TEXT BLOCK
________________________

We shall not undertake to follow counsel in his argument of this feature of the case; nor shall we examine minutely in this opinion the record evidence. It will be sufficient to state in substance the evidence adduced in support of the averments of the complaint and from which the jury, obviously, reached the conclusion represented by their verdict.

The accident occurred in the city of Oakland on the evening of the 26th day of April, 1900. It appears that on that evening (a number of cars of the defendant having previously been chartered for that purpose) a "trolley ride" or an excursion was conducted by the "Maccabees", a fraternal organization. The cars left the Masonic Temple in East Oakland early in the evening, and were so "crowded" that all the seats inside and in the open spaces of the cars as well as all available "standing-room" were occupied. The plaintiff, her mother, a sister and a brother were in one of the cars. The route of the cars was from East Oakland to Alameda and thence to Berkeley, where the plaintiff, her mother, sister and brother changed to another car which carried them back to Oakland by way of Grove street. The defendant, at the time of the accident, maintained and operated a double track on said street. The car on which the plaintiff was riding was known and numbered as car No. 139, and was traveling south on Grove street, on the west track. When this car reached Twenty-seventh street, car No. 125, traveling on the east track and going in the opposite direction or northerly, came along, and at this juncture and as the two cars were passing each other, a crash and the sound of breaking glass was heard. The two cars came to a stop and the respondent, having been by some means thrown from the car on which she was riding, was found lying in the street north of car No. 139. She was unconscious and the flesh was almost entirely torn from one side of her face.

The testimony of all the witnesses for the plaintiff was to the effect that the car on which plaintiff was riding had so many passengers aboard that there was scarcely "standing-room" left; that the car, at the time plaintiff fell or was hurled to the ground,

was traveling at a high rate of speed, the witnesses for plaintiff estimating the speed of the car variously at the rate of from fifteen to twenty-five miles per hour. The evidence submitted by plaintiff further shows that the car at and near the point at which the accident occurred swayed back and forth from one side of the track to the other, and, as some of the witnesses put it, "bobbed up and down and pitched" very much after the fashion, we infer, of the movements of a bark sailing over a high sea.

The plaintiff's testimony is, in part, as follows: "Coming from Berkeley to the point of the accident I was on the front of the car on the east side. There was no one to the east of me. . When I first boarded this car I came on to the rear and went through the car to the door, in the position where I was standing at the time I was pitched from the car. When I went through the car all the seats were occupied excepting the one my mother sat in. . . . I occupied the same position from the time I went outside until the time I was pitched from the car. The window that I had my back against was protected by a few iron rods. I had one of my hands behind me, holding on to the iron bars going across the window. . . . I had hold of the bar from the time we left the power house until the time I was thrown from the car. . . . The car was going at a swift rate, and was swaying and pitching from side to side, and it appeared to me just when it landed on the east side of the track it was not over to the west side of the track and back again. It was swaying, jolting and jerking, and the general condition as to speed was going faster, very fast, it appeared to me. I was pitched from the car by the

force of the swaying and rolling. I don't know what happened. I remember the sensation was just as if I was going up in a swing. I lost consciousness then. I can't remember of having been struck by anything."

________________________

DATA SHOWN
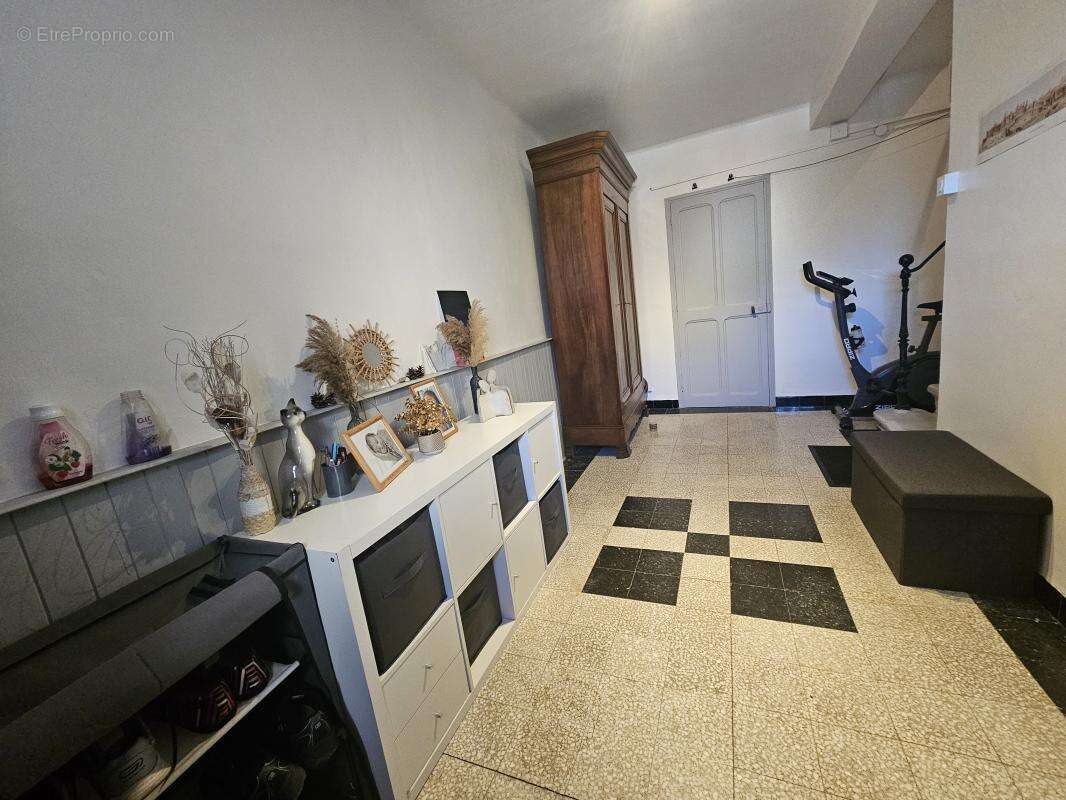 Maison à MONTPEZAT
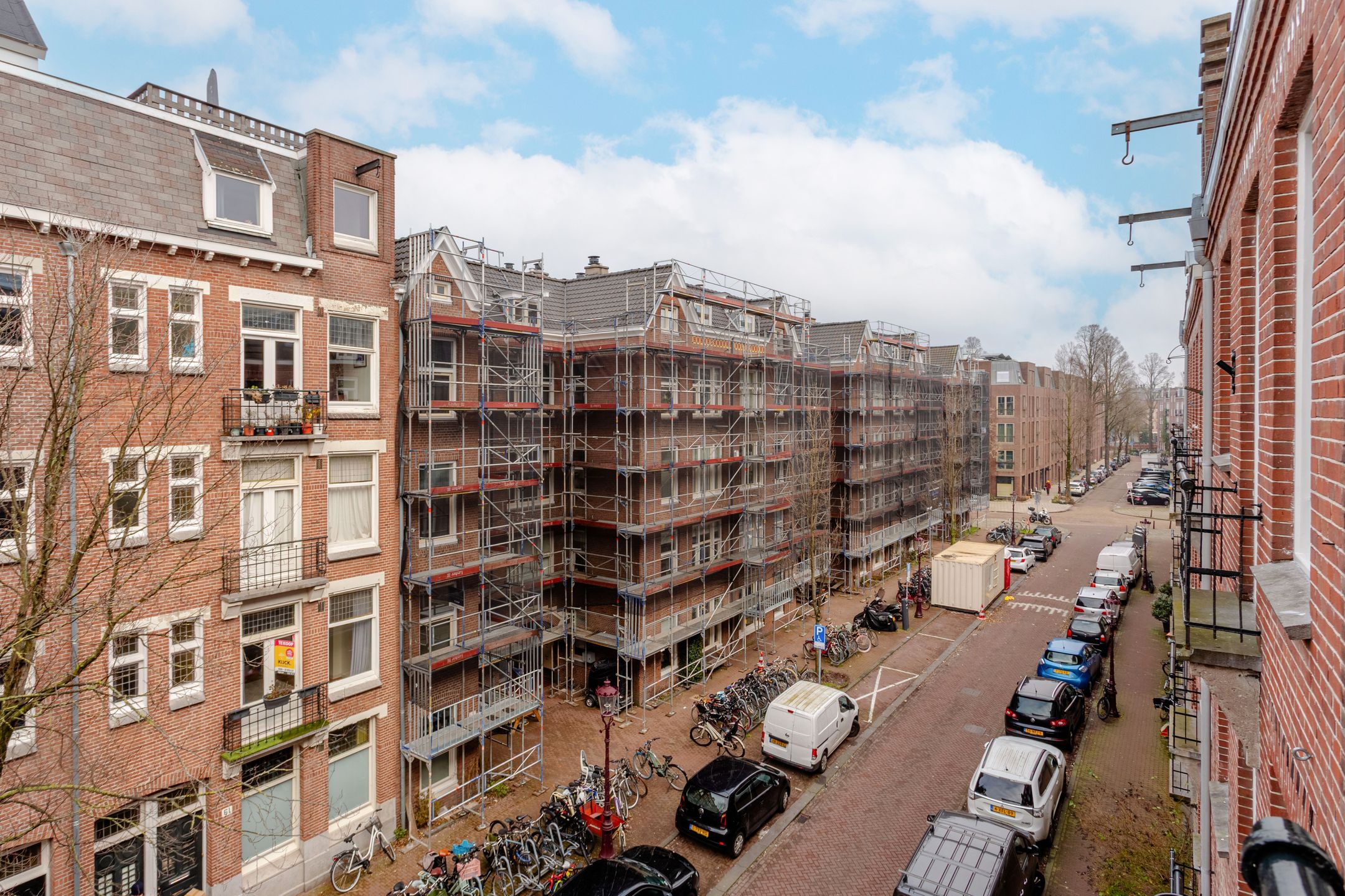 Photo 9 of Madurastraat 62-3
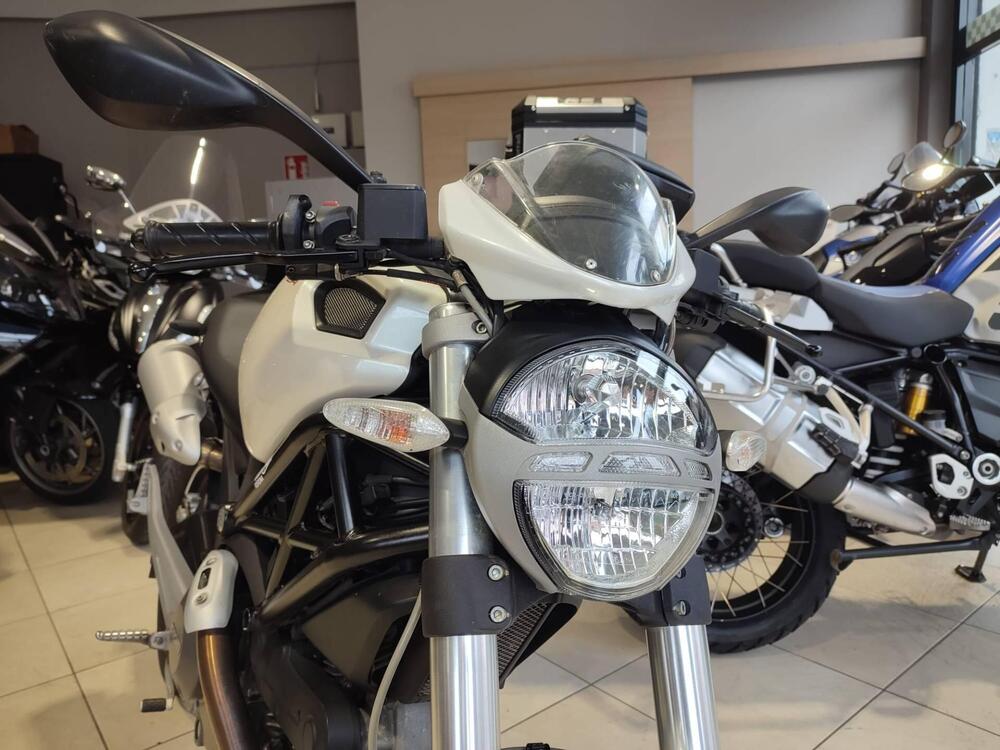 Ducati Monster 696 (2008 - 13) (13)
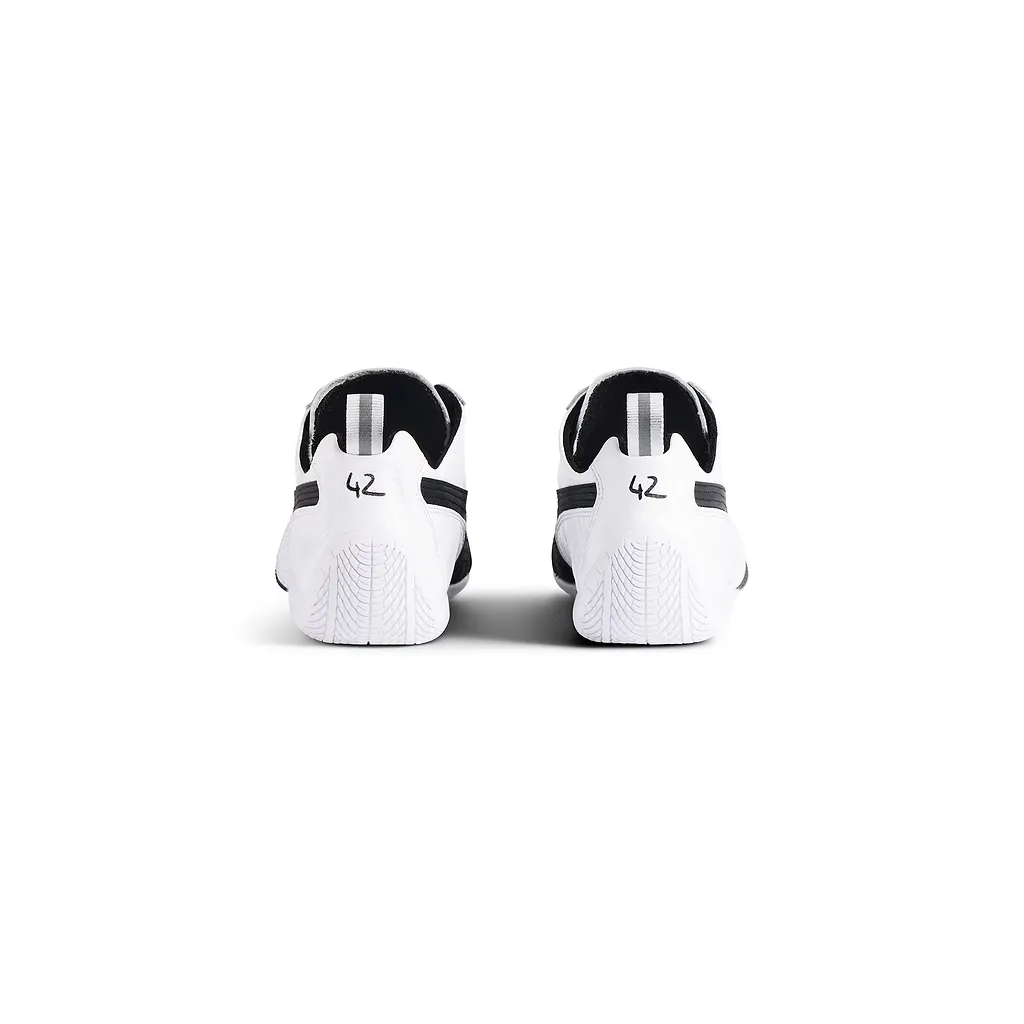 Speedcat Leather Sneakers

________________________

QUESTIONS ON THE MATERIAL
1. According to the court opinion, which organization conducted the trolley excursion?
2. Transcribe the court opinion between "was traveling at" and "a high sea.", inclusive.
3. Go on with the court opinion from the point where it stops.
The lines are separate material, not part of the court opinion.

RESULTS FOR THE EXERCISE
1. The Maccabees, a fraternal organization.

2.
was traveling at a high rate of speed, the witnesses for plaintiff estimating the speed of the car variously at the rate of from fifteen to twenty-five miles per hour. The evidence submitted by plaintiff further shows that the car at and near the point at which the accident occurred swayed back and forth from one side of the track to the other, and, as some of the witnesses put it, "bobbed up and down and pitched" very much after the fashion, we infer, of the movements of a bark sailing over a high sea.

3.
The theory of the defense is that the plaintiff was standing on one of the steps of the car at the moment the accident occurred and was leaning out from the car, looking back at a car following the one on which she was riding, and that her body was struck by the car going north, thus causing her to be thrown to the ground and thus sustaining the injuries she received. There was testimony received on behalf of the defendant supporting this theory; but the plaintiff positively denied that she was at any time during the course of the trip from Berkeley to the point at which she received her injuries standing on one of the steps of the car or that she leaned out so that her body could have been struck by the northbound car. She declared, as we have seen, that she remained all the while standing on the front platform of the car, with her back against the front window on the east side, holding on with one hand to one of the iron bars crossing said window. In this, as shown, she was corroborated by a number of her own witnesses.

The defense also introduced testimony showing that the track over which the accident happened was then in excellent condition; that there was no swaying or pitching or "jolting" by the car at that time; that the car was traveling at a moderate rate of speednot over ten miles an hour, some of the witnesses declared. In short, the important testimony introduced in support of the allega

tions of the complaint was flatly contradicted by the witnesses for the defense.

It is thus readily perceivable that there exists a substantial conflict in the evidence, and that unless, as contended by the appellant, it can be said that the testimony presented by the plaintiff is, upon its face, or in its very nature, improbable, there is no room for an interference by this court with the verdict upon the ground of the insufficiency of the evidence to justify it. And, as we have declared, it cannot be said that plaintiff's evidence is inherently improbable. To the contrary, if the car on which she was riding and from which she fell or was thrown to the ground was traveling at the rate of twenty or twenty-five miles an hour, and as a result of the rapidity with which it was going the car swayed from one side of the track to the other and pitched forward, etc., in the manner described by plaintiff's witnesses, the story of the circumstances under which the accident happened as told by plaintiff and her witnesses is, in our opinion, a most probable one. Indeed, assuming the plaintiff's testimony to be true, which we are required to do, since the jury so found, it is only to be wondered that the car did not leave the track altogether; and it is no matter of surprise that a passenger standing in the position which plaintiff claimed to have occupied on the car should have been hurled from the car under the circumstances disclosed by the evidence she presented.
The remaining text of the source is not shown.